Refactoring - a PHP demo becomes a production page
Archive - Originally posted on "The Horse's Mouth" - 2008-09-12 15:05:19 - Graham Ellis"Refactoring" is a term that I've come across in Extreme Programming, but it's also a relevant topic to consider through the life cycle of any software. Perhaps I had better give a definition ....
Refactoring - the updating / alteration of software or systems, usually done in order to take into account a changing requirement.
A couple of years ago, I wrote a little demonstration during a course that took our daily web site log file, analysed it,and reported on the most popular pages on our web site. In those days, the daily log files were around 2 Mbytes each but that has now risen dramatically - it's been over 30 Mbytes per day for the last 3 days, and that means that techniques that I used in my initial demonstration - quick and easy to write, but relatively slow to run - are no longer totally appropriate. And at the same time as the data increasing, I've extended the program's output from a demonstration of reporting the most popular pages into a much more thorough analysis of web server accesses - looking at accesses to our web server by country, and also what proportion of our traffic is from robots. All of which has meant refactoring the code as it has progressed - an ongoing process .... Today, it's a page that provides us with a whole lot of information about our most visited pages.
What are some of the aspects involved?
a) Moving from a "recalculate everything each time" type operation to one where elements of caching are involved. This is at two levels.
Firstly, within each analysis - once we have identified a visiting IP to be from a particular country and calculated whether or not it's a spider, we retain that information through the rest of the file analysis on the basis that the IP address cannot move country against our fixed lookup scheme, and that it's very improbable that the same IP would be used for both a regular visitor and a spider.
Secondly (And not yet implemented as I write), there is little point in repeating the analysis many times each day for a log file that turns over in the middle of each night. Better to store the results of analysing the huge file and read the analysis results to produce the report that to re-analyse every time. Do note, though, that we don't produce a static file we can simply save as our script does allow a variety of parameters to be passed to it to tailor the report.
b) Breaking out data to include files. Early on in the life of our script, we added a few lines of code to test the browser - to see if the user agent string contained something like "MSIE" in which cas we could identify the visitor as being Microsoft Internet Explorer. That same logic is also shared by our recent visitors page.

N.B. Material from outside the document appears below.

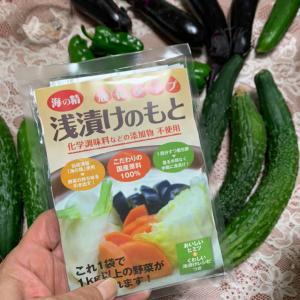 液体浅漬けのもとで夏野菜を食べる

By moving the table of browsers out into a separate file, we can now include an ever expanding and changing table of browser strings from a single source in both applications - and can indeed easily update it to provide further browser data without having to change several files that it's hidden in the middle of.
c) Moving from efficiency of coding to efficiency of running. For the analysis of a small data file, a simple set of regular expression matches to work out which user agent is a robot, and which is a real user, sufficed. But that gets very slow - especially where there's likely to be a very large number of different strings. The code has been modified to use a much faster strpos to identify certain common browsers without the need for a regular expression at all ... all meaning that the work can be done within the time the user would expect to be taken for a web page refresh.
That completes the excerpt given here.